Tuesday 19 October 2010

Satisfaction or Convention: Which is the Path for You?


Brian Krushel is a friend who shares a passion for people and their potential. I found his musings on Robert Frost’s poem The Road Not Taken (and especially the last few lines), "Two roads diverged in a wood and I / I took the one less traveled by / and that has made all the difference", most insightful.



For him: "[i]t speaks a great truth, a truth that we know in our heart of hearts - that well worn paths do not always lead to the finest places; sometimes one must travel another path, an alternate route, the roads less traveled, to find the things that truly satisfy.”

“What would this world be without those people who ‘looked down one as far as [they] could...then took the other’? It’s what drives innovation and creativity, it is what makes good people great people. Most of the great inventors of our world, I dare say, were people who sought out an alternate way to do something. Artists, especially the truly great ones, are usually people who view the world from a different vantage point. Some of the greatest minds of our generation and generations previous belong to people who take the winding overgrown paths just off to the side of the path most take. The road less traveled will not get you to destinations known, but sometimes it gets you somewhere better.”

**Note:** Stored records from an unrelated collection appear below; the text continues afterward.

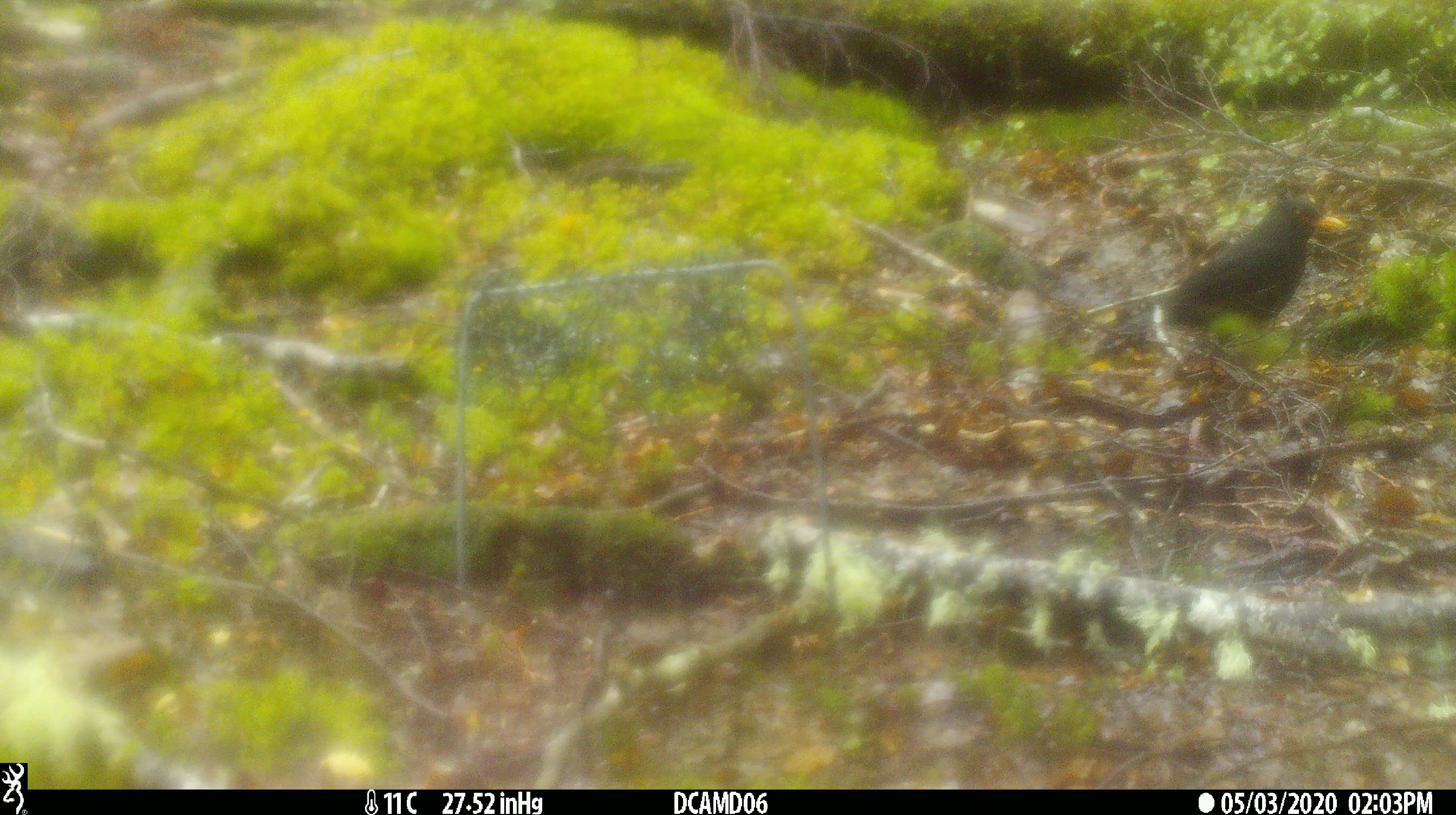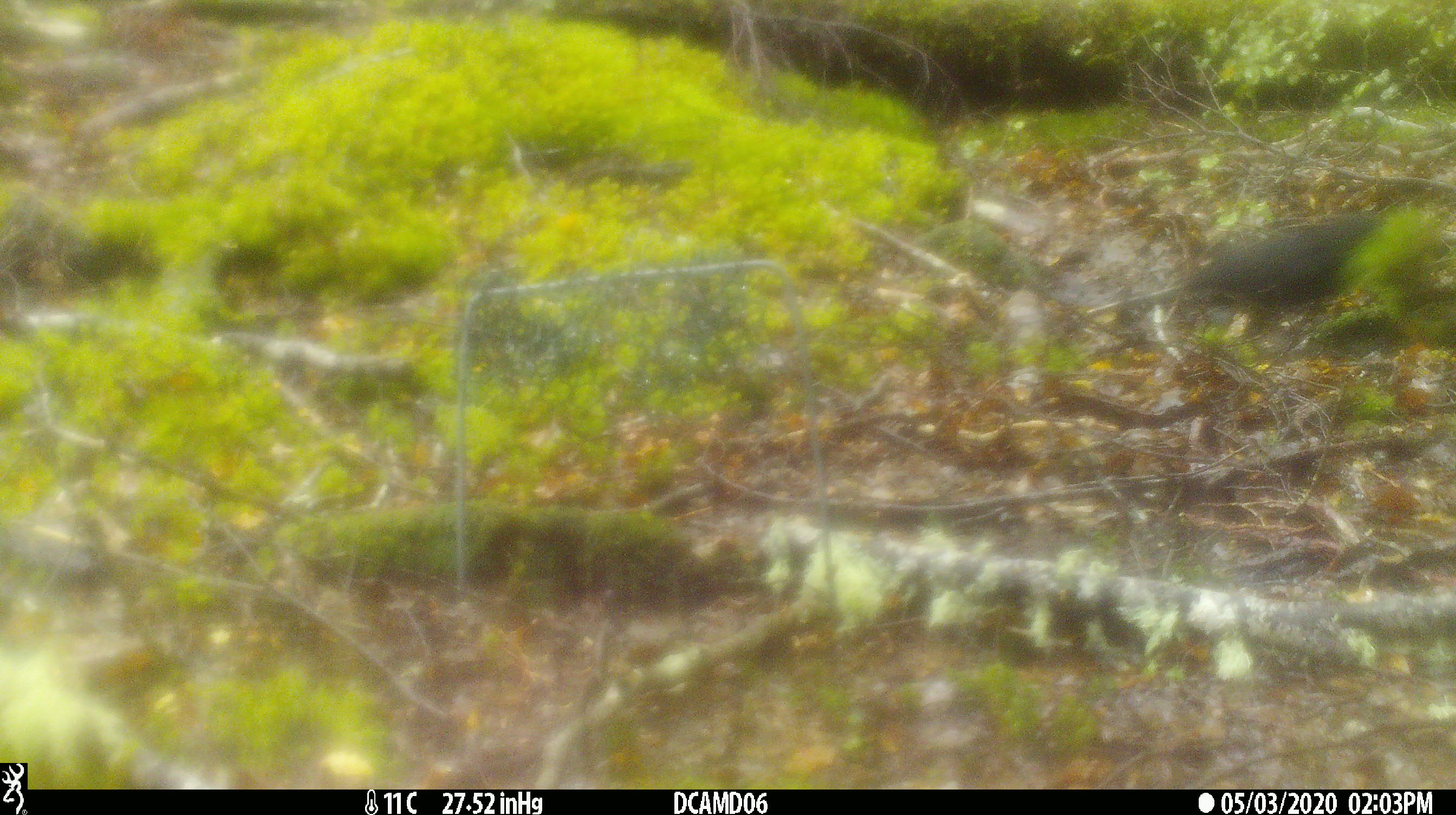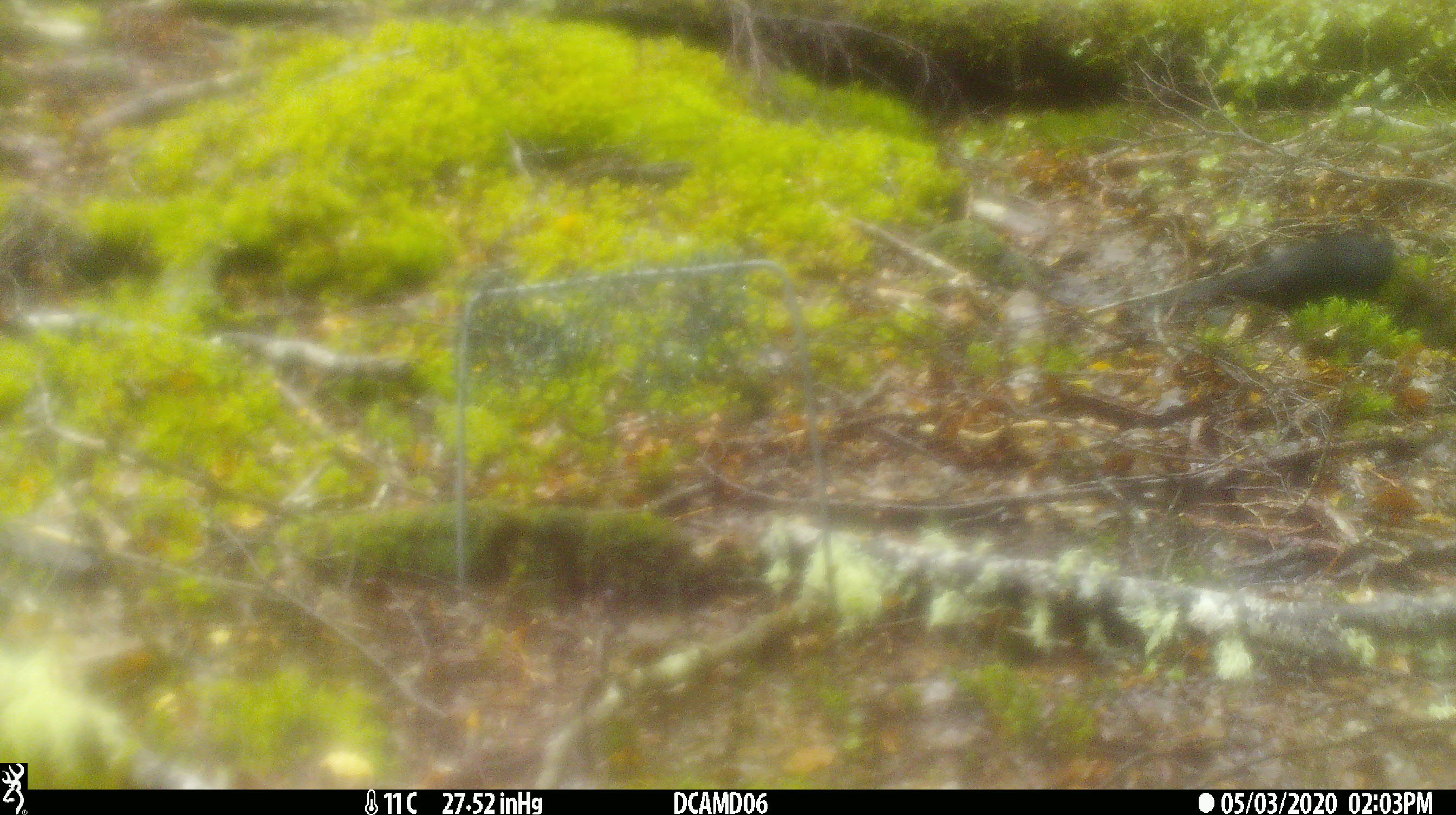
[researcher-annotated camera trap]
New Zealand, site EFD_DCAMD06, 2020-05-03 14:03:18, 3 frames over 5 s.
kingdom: Animalia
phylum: Chordata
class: Aves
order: Passeriformes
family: Turdidae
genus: Turdus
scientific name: Turdus merula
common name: eurasian blackbird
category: blackbird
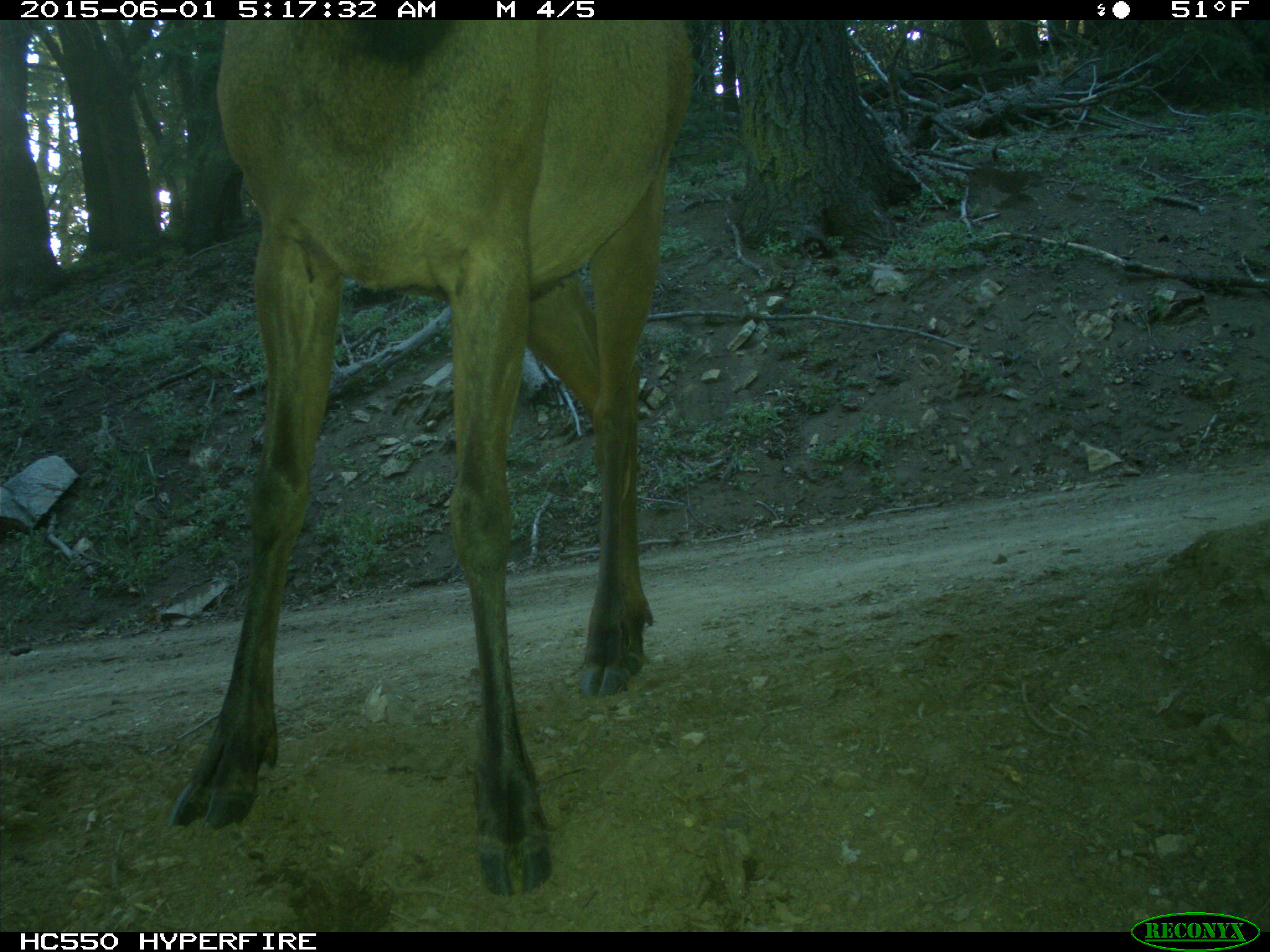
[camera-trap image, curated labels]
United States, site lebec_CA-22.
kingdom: Animalia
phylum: Chordata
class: Mammalia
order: Artiodactyla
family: Cervidae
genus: Cervus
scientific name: Cervus canadensis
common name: elk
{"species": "Cervus canadensis (elk)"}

I think Brian reaches to the heart of the matter. We ask of leaders to be visionaries but gingerly side step the personal cost to them: of separation or maybe isolation or exclusion to some degree. It is the elephant in the room. A true vision must insinuate criticism of what is. Therefore, leaders must expect to raise the ire of those who guard the status quo.

For those that have no choice but to follow a singular path, such knowing is liberating if a little grinding. But it does transform the angst of lonliness into aloneness. It is an important step in a true leader's journey, along with a "recognition that we all share this human experience together". 

Only then, do leaders have the capacity to inspire others to follow, initially - one at a time. The first followers are the champions who will make it safe for others to follow by making "Me to We" possible. It is deep work upon which the foundations of the future rest. 

Alas, true innovation cannot occur without capturing the imagination of those who posses the many kinds of leadership required to turn a vision into a reality. Instead, we've accepted leaders who haven't really ventured off the "well worn path" and forgiven them for never going in search of "the things that truly satisfy”, because they gave us the balm of convention and it did, until now.

Armed with such clarity, my many moments of struggle and even despair would have been accepted as part of the journey, rather than indicators of weakness.  I wish I'd known this in my youth.